Spoiler Chapter 38 To My Dear Mr. Huo

“Kalau begitu ayo pergi.”

“Huo Jinyao.”

“Yakinlah, aku akan membuatmu bekerja hanya untuk hari ini, oke?” Sementara dia berbicara, dia berbaring dan menarik Su Qingsang ke dalam pelukannya. Su Qingsang membeku selama satu detik. Dia benar-benar tidak terbiasa dengan keintiman semacam ini. Dia akan terlambat bekerja jika dia melanjutkan percakapan ini dengannya, jadi dia tidak punya pilihan selain mengikuti perilakunya.

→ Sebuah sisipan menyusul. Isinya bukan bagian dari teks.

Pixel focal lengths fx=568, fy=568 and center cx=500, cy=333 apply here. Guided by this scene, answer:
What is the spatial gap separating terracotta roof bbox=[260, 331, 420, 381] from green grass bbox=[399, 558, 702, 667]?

Dari sudut matanya, Su Qingsang menyaksikan Huo Jinyao menyetir mobil keluar dari lingkungan mereka dengan mahir. Apa yang dikatakan Qiu Yanbo kemarin terpikir olehnya dan agak memicu rasa penasarannya. Namun, keingintahuannya hilang. Dia benar-benar tidak akan bertanya kepada Huo Jinyao tentang pekerjaannya.

Rumah sakit tidak jauh dari apartemennya sehingga mereka tiba dengan cepat. Su Qingsang meraih tas tangannya dan pergi. Yang mengejutkannya, Huo Jinyao keluar dari mobil juga.

“Kamu…”

Huo Jinyao mengeluarkan kotak kertas dari kursi belakang. Su Qingsang memiliki firasat buruk melihat logonya.

“Apa yang akan kamu lakukan?”

“Kamu tahu.” Huo Jinyao menyeringai dan menunjukkan satu set gigi putih mutiara. Su Qingsand punya firasat bahwa dia tidak akan suka apa yang akan terjadi nanti. Ia ingin menghentikan Huo Jinyao, tetapi bagaimana dia bisa menghentikan apa yang ingin dia lakukan?

Su Qingsang tidak bisa berbuat apa-apa selain mengawasinya memasuki departemennya dan kemudian kantornya dengan sekotak permen pernikahan di tangannya.

“Halo semuanya. Saya Huo Jinyao, suami Qingsang, ”katanya.

Pendahuluannya sangat mengganggu Su Qingsang. Dia membuka mulut, lalu menutupnya, dan membuka lagi, tanpa tahu harus berkata apa. Dia hanya menyaksikan Huo Jinyao berkomunikasi dan berjejaring dengan rekan-rekannya di departemennya dengan begitu lancar.

Tidak apa-apa jika dia hanya mengirim permen dan memperkenalkan dirinya kepada mereka satu per satu, tetapi apa yang terjadi selanjutnya benar-benar di luar harapannya.

Tinggalkan Balasan

Alamat email Anda tidak akan dipublikasikan. Ruas yang wajib ditandai *

No More Posts Available.

No more pages to load.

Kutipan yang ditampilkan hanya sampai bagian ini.